[Supplied text]
+++

One of the new Big Questions courses offered at AUC beginning this spring is called Big Questions in Time. In this course, students are asked to examine the central question “what is time” from a variety of different disciplinary perspectives.
The course begins with a series of expert lectures and is typically followed by an excursion. For their final assignment, students are challenged to create “art objects that materialise different aspects of time”.
Time is a central concept in our thinking, but has profoundly different meanings in different disciplines. During the course Big Questions in Time, students are encouraged to explore how these perspectives are different and focus on developing interdisciplinary skills to understand these differences and work on a number of case studies to apply this understanding to practical problems. Topics include measuring time, the historical development of the time concept, deep time, space-time, time and age, the reality of the present, past and future, time as a cultural concept and time as a social construct.
AUC lecturers Anco Lankreijer, Joost Krijnen and Dora Achourioti, in close collaboration with the Institute for Interdisciplinary Studies, developed this course for teaching interdisciplinary skills. Needless to say, the course ran into some unexpected twists due to the sudden outbreak of the coronavirus, which made teaching and learning about time into an adventure for both staff and students: trespassing into other disciplines, working with very different people, and of course teaching and learning online.
As time progressed, staff and students started experiencing time in new ways: students found themselves in different time zones, teachers had to be in two places at one time (at home and at work), and the flow of time itself was felt to be different. Time started becoming a pertinent issue.

+++

[The problem] Continue the article above about the Big Questions in Time course, starting after its last sentence.

[Records shown]
+++

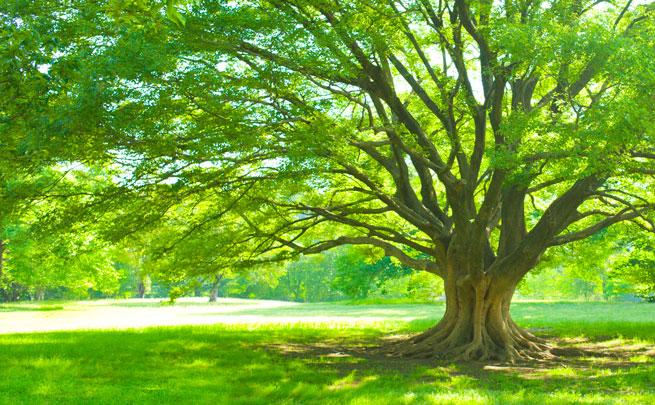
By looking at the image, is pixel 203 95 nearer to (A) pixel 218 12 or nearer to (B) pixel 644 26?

+++

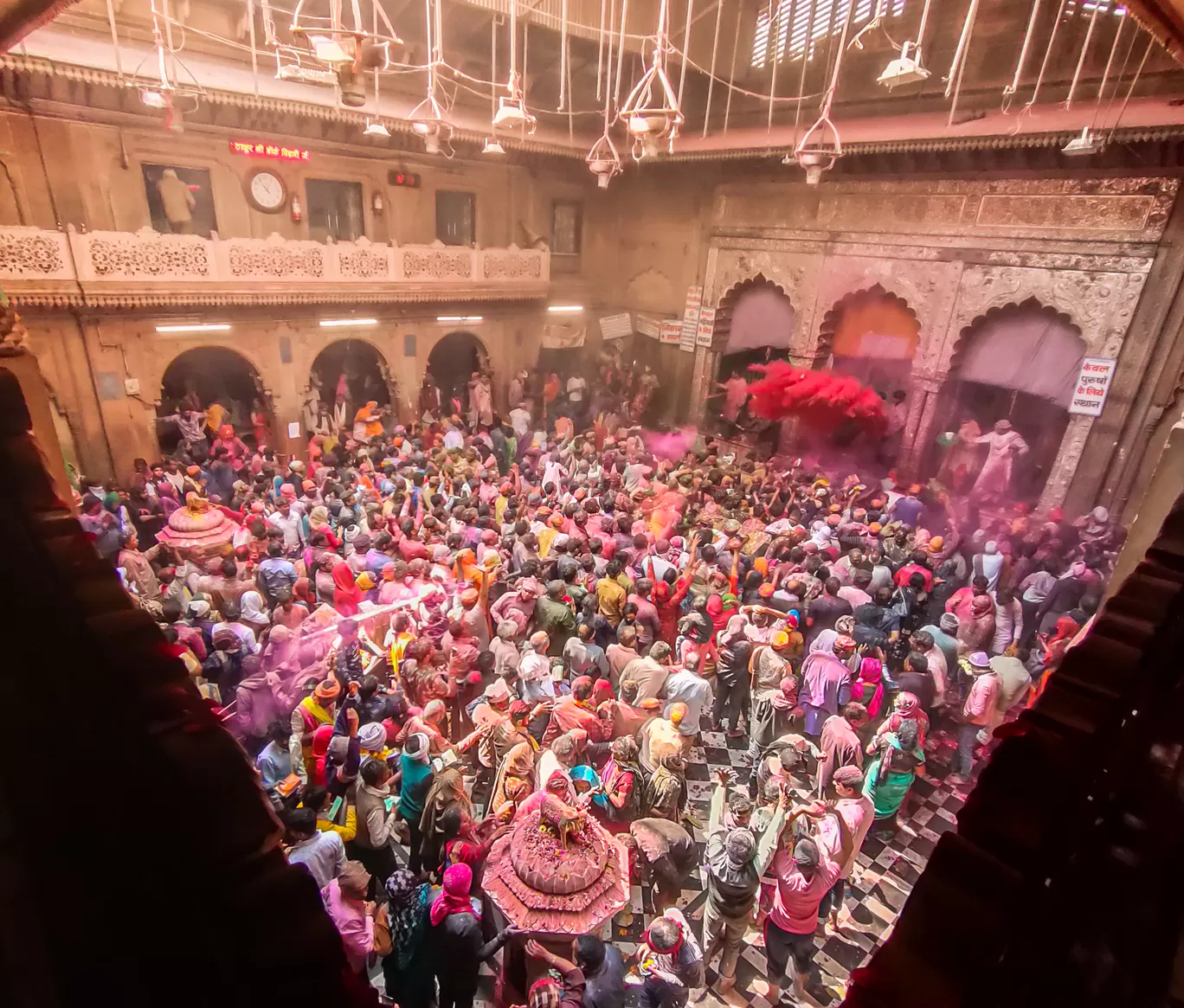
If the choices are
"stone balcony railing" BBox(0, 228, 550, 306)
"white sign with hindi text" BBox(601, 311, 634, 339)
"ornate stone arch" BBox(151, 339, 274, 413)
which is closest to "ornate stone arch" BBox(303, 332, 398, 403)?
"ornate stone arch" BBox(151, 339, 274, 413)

+++

[Your response]
In order to allow coursework to proceed as planned, the lecturers started developing creative ways to adapt the course, lessons and assignments. Students adapted with them, accepting the challenge and using new technologies to develop imaginative solutions to fit the circumstances. One could say that they adapted to the challenges of their time, moving lectures to virtual spacetime and learning a lot in the process. One of the most prevalent, physical components of the course, the excursion to Zaanse Schans, was instead transformed into a digital visit to the Museum of Time in Tehran which is rooted in the Persian tradition of timekeeping.
To add a ceremonious ending to the atypical first edition of the course, the lecturers and students were inspired to create their own museum with their self-produced installations manifesting time. If you can't join the official opening, visitors are invited to have a look at the digital museum and read more about their unique and artistic manifestations of time by following the link below.
Part of the Academic Core, all students take at least one Big Questions course during their time at AUC. These courses approach 'big questions' in science and society by examining theories and methods from the sciences, social sciences and humanities. By taking a Big Questions course, students transcend their major and develop interdisciplinary skills, such as the ability to collaborate in interdisciplinary teams and to recognise and integrate different disciplinary perspectives.